When she came back to Roswell Park in early 2021, it felt different, she says. By then Angel had navigated through several surgeries and a serious mental health challenge, and her life perspective had changed. She was immediately impressed by the precision and kindness of Roswell Park’s patient care experience because she had endured vastly different encounters with other healthcare providers.

“Everybody was so helpful,” recalls Angel of checking in for her third biopsy. “From point A to point B, when you give them your name, they know exactly what you’re supposed to do and where you’re supposed to go. When I got to the room, they went over everything again, and that made me feel like they were paying attention to me. I felt like a real person.”

Her doctor was also different than those who had provided care in other settings. “He wanted to know if I knew what was going to happen, and asked me questions,” Angel says. “When he saw my expression, he said ‘Well, you don’t look like you know what’s going on. Do you need me to explain it again? I want to make sure you know when you leave here that you know what is going to happen.’”

She remembers that the nurse held her hand and talked her through the needle aspiration, which did identify some irregular cells. “The doctor explained that I could have a partial thyroidectomy or remove the whole thing, but that the decision was totally mine. He said they would do a full examination of my thyroid once it was removed and would let me know the pros and cons if I needed further treatment, but that my decision didn’t have to be made that day.”

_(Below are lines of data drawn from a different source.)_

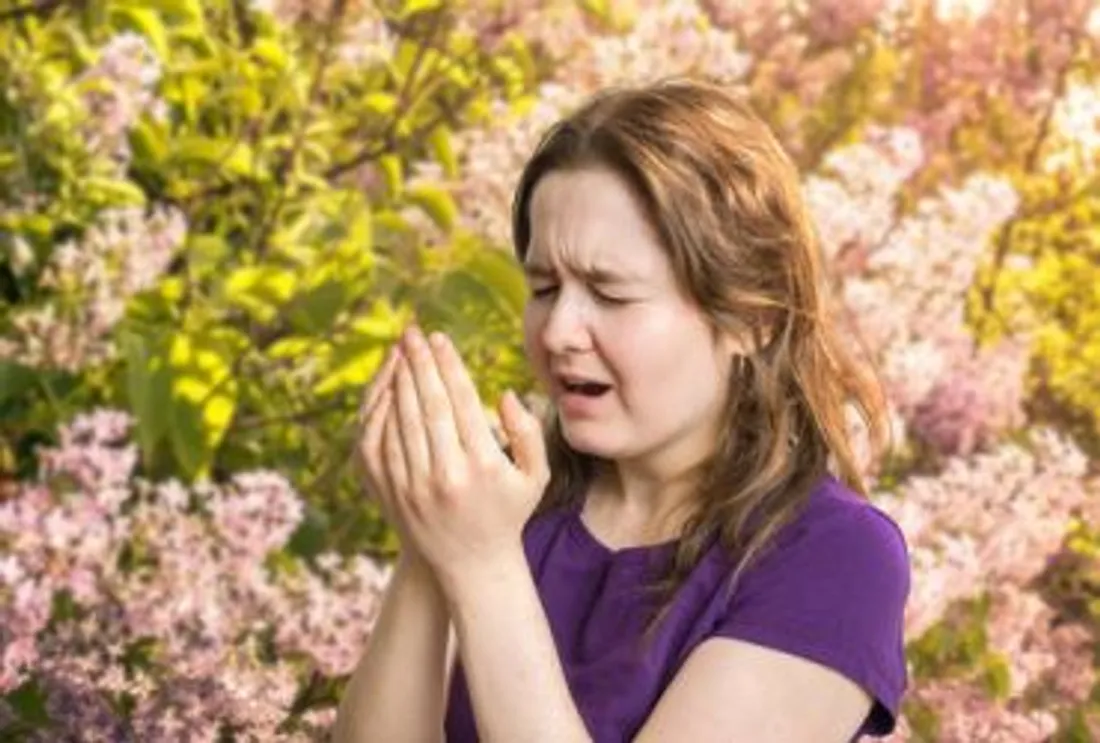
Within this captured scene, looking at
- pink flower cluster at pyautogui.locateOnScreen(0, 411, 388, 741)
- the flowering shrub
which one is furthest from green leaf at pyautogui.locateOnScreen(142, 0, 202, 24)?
pink flower cluster at pyautogui.locateOnScreen(0, 411, 388, 741)

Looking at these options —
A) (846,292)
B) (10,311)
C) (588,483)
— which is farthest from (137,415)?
(588,483)

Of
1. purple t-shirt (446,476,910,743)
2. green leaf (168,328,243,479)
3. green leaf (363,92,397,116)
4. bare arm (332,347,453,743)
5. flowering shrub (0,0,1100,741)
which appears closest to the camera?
purple t-shirt (446,476,910,743)

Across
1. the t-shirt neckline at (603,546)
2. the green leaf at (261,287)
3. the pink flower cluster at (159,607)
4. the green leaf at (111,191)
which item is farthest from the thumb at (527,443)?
the green leaf at (111,191)

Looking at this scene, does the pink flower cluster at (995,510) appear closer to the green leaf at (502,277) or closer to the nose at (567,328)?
the green leaf at (502,277)

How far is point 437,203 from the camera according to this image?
4562 mm

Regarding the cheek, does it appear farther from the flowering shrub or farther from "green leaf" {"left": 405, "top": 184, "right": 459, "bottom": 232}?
"green leaf" {"left": 405, "top": 184, "right": 459, "bottom": 232}

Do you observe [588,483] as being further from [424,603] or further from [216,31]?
[216,31]

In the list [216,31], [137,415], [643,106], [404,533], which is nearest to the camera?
[404,533]

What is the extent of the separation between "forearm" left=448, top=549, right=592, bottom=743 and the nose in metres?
0.17

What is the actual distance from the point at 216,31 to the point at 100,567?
5.73 ft

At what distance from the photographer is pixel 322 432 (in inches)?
182

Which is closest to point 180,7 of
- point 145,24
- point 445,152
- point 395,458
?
point 145,24

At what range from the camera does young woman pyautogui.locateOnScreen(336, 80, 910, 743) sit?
7.14 ft

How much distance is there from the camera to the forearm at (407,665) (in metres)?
2.36
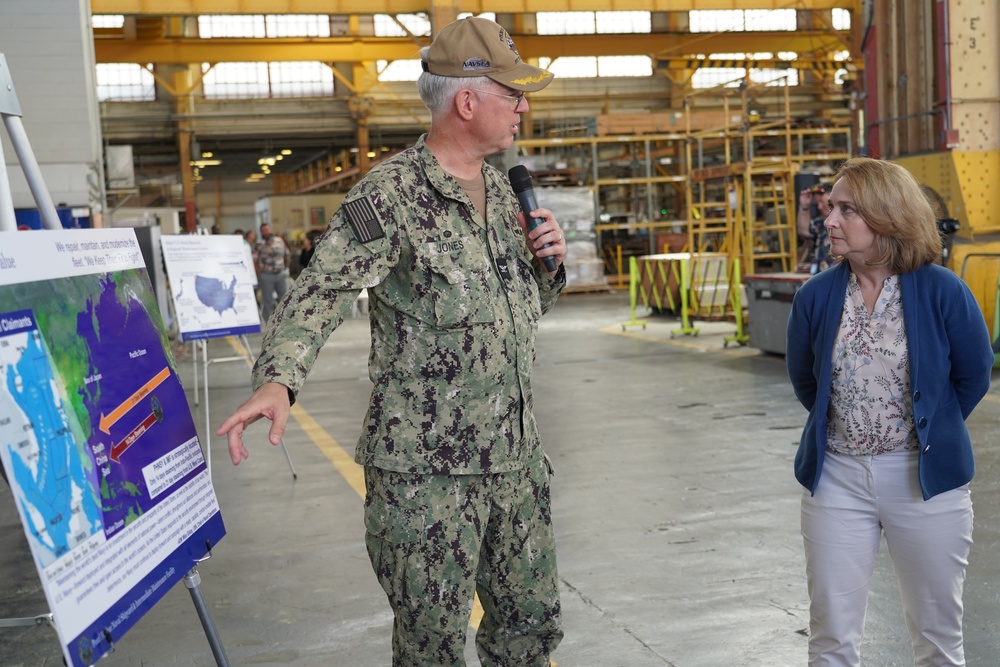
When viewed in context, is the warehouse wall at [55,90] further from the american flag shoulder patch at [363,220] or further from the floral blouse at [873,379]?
the floral blouse at [873,379]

So, Angel scheduled her next appointment, went home and, after talking with her family, decided to go ahead with a full thyroidectomy, removal of the entire thyroid gland, at Roswell Park.

“Everybody was just so nice,” Angel says of her three-day recovery there after the surgery. “The nurses and residents that came in to check on me were nice and upbeat and kept asking ‘Do you need anything?’ They communicated with each other, they communicated with me. They said, ‘We are a team here… this is your team.’ Who would have thought I would be laughing right after surgery?” She holds up her cell phone to show a photo of herself in the hospital bed post-surgery, smiling brightly.

Changing the perception of a cancer center

What Angel, who is a Fidelis membership services specialist, really wants to drive home in the African American community is that Roswell Park is hope, not death as many contend. “We judge Roswell Park by its cover because of its name. But when you start opening it up you realize that they’re about hope,” she says. “They’re about education, they are about strength, they are about encouragement, they’re about support. And warmth.”

She also wants to champion a message to African Americans and other people of color about proactively taking care of their health – about following through on appointments and screenings, especially when it comes to cancer.

“If I can change one person’s view about taking care of themselves that’s what I want my story to be,” she confides. “I want to let people know it’s scary, it’s terrifying, it’s gut-wrenching. You’re going to have sleepless nights; you’re going to worry. But you’re not by yourself and it’s worth the journey. And no matter what the outcome is going to be, it’s worth it. Had I not followed through I might not be sitting here right now. But I did.”

Editor’s Note: Cancer patient outcomes and experiences may vary, even for those with the same type of cancer. An individual patient’s story should not be used as a prediction of how another patient will respond to treatment. Roswell Park is transparent about the survival rates of our patients as compared to national standards, and provides this information, when available, within the cancer type sections of this website.